09/10/29, 04
■フェノールレッド試験管培地での炭水化物発酵試験
【質問】
 こんにちは。初めまして。私はアメリカで微生物学の勉強をしております●●と申します。いつも「質問箱」のほう, 拝見させていただきまして, とても参考になり感謝しております。

 今, フェノールレッド試験管培地でSaccharomyces cerviseaStaphylococcus epidermidisを用いて, 炭水化物発酵実験というのをやっております。レポートの中に, なぜ糖類 (グルコース, フルクトース, マニトール) をそれぞれのフェノールレッド試験管培地内に入れてから12時間で判定しないといけないのか, なぜ24時間経ってから判定してはいけないのかについて書かなければいけないのですが, 考えても調べても, なぜそれがいけないのかわからなくて困っております。正しい判定ができないからということであるのはもちろんわかっているのですが, なぜ正しい判定ができないのかについては, どうしても具体的な理由がわかりません。お忙しいところ恐れ入りますが, それについて, どうか教えていただけないでしょうか。よろしくお願い致します。

【回答】
 簡単にお答えするとすれば, ご質問の内容からは適切な回答は不可能です。というのは,「フェノールレッド試験管培地」とはどんな培地でしょうか??? これが判らない限りお答えできません。また, 供試菌は「Saccharomyces cervisea」と「Staphylococcus epidermidis」に限定しての回答で宜しいのでしょうか??? それから, 調べる糖は「グルコース, フルクトース, マニトール」に限定しての回答で宜しいのでしょうか???

 糖の分解性を調べる培地はたくさんあります。フェノールレッドを指示薬とする培地もいくつもあります。調べる培地 (含有組成成分/含量や斜面/高層斜面培地等々) によって培養時間も異なって来ます。フェノールレッドを指示薬とする培地でも, 培養時間を数日〜それ以上に延長して判定する場合もあります。とにかく、「フェノールレッド試験管培地」だけでは質問内容が正確に判りません。

 なお, 「Saccharomyces cervisea」や「Staphylococcus epidermidis」はいずれも gluconeogenesis (糖新生) という性質をもっています。「フェノールレッド試験管培地」はヒョッとしてCTA培地の類いなのでしょうか??? 仮にCTA培地の類いであるとすれば, 長時間の培養で正しい成績が得られなくなることは充分に考えられます。まさに糖新生による現象「 http://www.jarmam.gr.jp/situmon/toubunkai.html」が長時間の培養で発生する「 http://www.jarmam.gr.jp/situmon2/staphylo-toushinsei.html」ことが考えられるからです。このような回答でご了解いただけるでしょうか。

(信州大学・川上 由行)

### 課題一覧:
(1) 本文の「なお, 「Saccharomyces cervisea」や「Staphylococcus」から「(信州大学・川上 由行)」までを、両端の語句も含めて一字一句そのまま書き写してください。
(2) 本文の回答によると、Saccharomyces cerviseaとStaphylococcus epidermidisがいずれももっている性質は何ですか？

### 抽出情報:
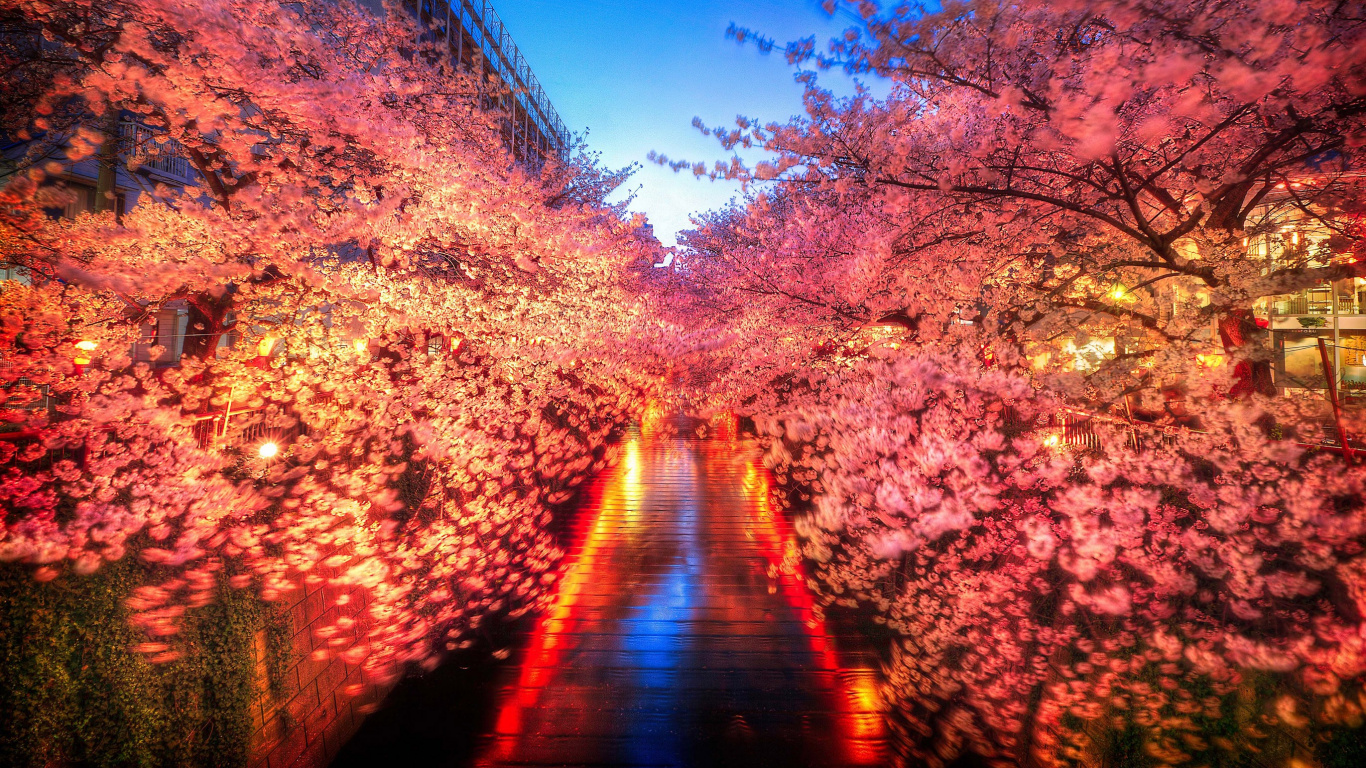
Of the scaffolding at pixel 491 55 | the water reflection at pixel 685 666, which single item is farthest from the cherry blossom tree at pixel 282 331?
the scaffolding at pixel 491 55

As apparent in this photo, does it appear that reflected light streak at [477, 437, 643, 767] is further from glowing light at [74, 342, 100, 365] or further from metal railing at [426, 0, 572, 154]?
metal railing at [426, 0, 572, 154]

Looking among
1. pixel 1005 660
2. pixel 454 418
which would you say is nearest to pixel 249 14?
pixel 454 418

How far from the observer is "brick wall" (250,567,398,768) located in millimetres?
4242

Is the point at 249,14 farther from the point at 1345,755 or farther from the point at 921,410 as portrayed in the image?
the point at 1345,755

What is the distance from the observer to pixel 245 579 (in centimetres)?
411

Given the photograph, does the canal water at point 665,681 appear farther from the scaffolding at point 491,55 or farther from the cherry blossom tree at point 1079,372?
the scaffolding at point 491,55

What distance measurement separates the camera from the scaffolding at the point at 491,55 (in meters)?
18.3

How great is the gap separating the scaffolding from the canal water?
14.7 meters

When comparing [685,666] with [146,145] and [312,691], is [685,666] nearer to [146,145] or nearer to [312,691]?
[312,691]

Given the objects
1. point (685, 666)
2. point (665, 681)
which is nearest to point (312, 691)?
point (665, 681)

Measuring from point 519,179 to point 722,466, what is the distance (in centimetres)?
880

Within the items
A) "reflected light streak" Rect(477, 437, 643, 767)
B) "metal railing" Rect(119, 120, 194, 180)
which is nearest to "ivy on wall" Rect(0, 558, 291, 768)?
"reflected light streak" Rect(477, 437, 643, 767)

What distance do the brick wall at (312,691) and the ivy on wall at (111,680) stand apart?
260mm

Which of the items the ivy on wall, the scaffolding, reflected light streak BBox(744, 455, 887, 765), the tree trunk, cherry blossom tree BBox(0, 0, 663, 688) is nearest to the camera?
the ivy on wall
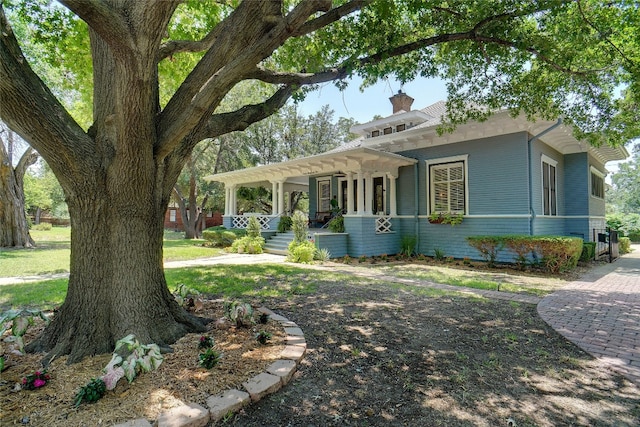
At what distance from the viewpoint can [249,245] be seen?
13.4 m

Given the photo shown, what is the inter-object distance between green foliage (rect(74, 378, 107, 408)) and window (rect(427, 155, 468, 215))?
10790 millimetres

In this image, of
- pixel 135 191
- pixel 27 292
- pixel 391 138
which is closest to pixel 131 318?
pixel 135 191

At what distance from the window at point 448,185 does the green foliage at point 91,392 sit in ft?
35.4

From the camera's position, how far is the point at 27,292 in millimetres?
5871

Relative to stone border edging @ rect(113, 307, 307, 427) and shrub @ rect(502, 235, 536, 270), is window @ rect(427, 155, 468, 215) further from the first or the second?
stone border edging @ rect(113, 307, 307, 427)

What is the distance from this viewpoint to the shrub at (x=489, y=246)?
360 inches

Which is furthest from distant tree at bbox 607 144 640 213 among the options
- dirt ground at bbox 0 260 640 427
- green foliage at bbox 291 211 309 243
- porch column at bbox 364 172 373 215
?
dirt ground at bbox 0 260 640 427

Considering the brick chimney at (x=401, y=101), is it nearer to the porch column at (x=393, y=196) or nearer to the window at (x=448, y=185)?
the porch column at (x=393, y=196)

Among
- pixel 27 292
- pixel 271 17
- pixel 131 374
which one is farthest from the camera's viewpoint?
pixel 27 292

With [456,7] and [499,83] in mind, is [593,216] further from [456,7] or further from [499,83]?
[456,7]

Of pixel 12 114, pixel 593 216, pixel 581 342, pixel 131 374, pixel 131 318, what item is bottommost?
pixel 581 342

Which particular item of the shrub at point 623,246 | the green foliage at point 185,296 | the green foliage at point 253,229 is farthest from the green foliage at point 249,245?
the shrub at point 623,246

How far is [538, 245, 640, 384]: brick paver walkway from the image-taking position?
3.44 meters

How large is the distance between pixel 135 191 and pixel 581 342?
5.03 metres
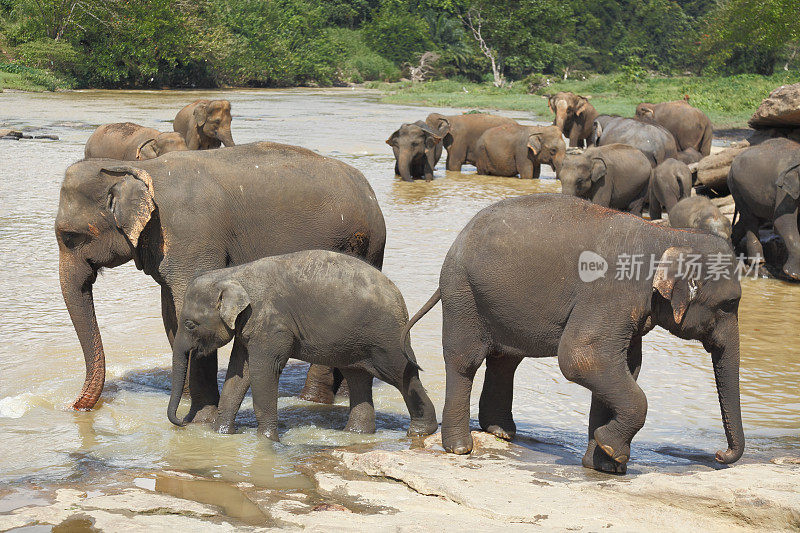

### 想定解答:
(1)
なお, 「Saccharomyces cervisea」や「Staphylococcus epidermidis」はいずれも gluconeogenesis (糖新生) という性質をもっています。「フェノールレッド試験管培地」はヒョッとしてCTA培地の類いなのでしょうか??? 仮にCTA培地の類いであるとすれば, 長時間の培養で正しい成績が得られなくなることは充分に考えられます。まさに糖新生による現象「 http://www.jarmam.gr.jp/situmon/toubunkai.html」が長時間の培養で発生する「 http://www.jarmam.gr.jp/situmon2/staphylo-toushinsei.html」ことが考えられるからです。このような回答でご了解いただけるでしょうか。

(信州大学・川上 由行)

(2) gluconeogenesis（糖新生）という性質です。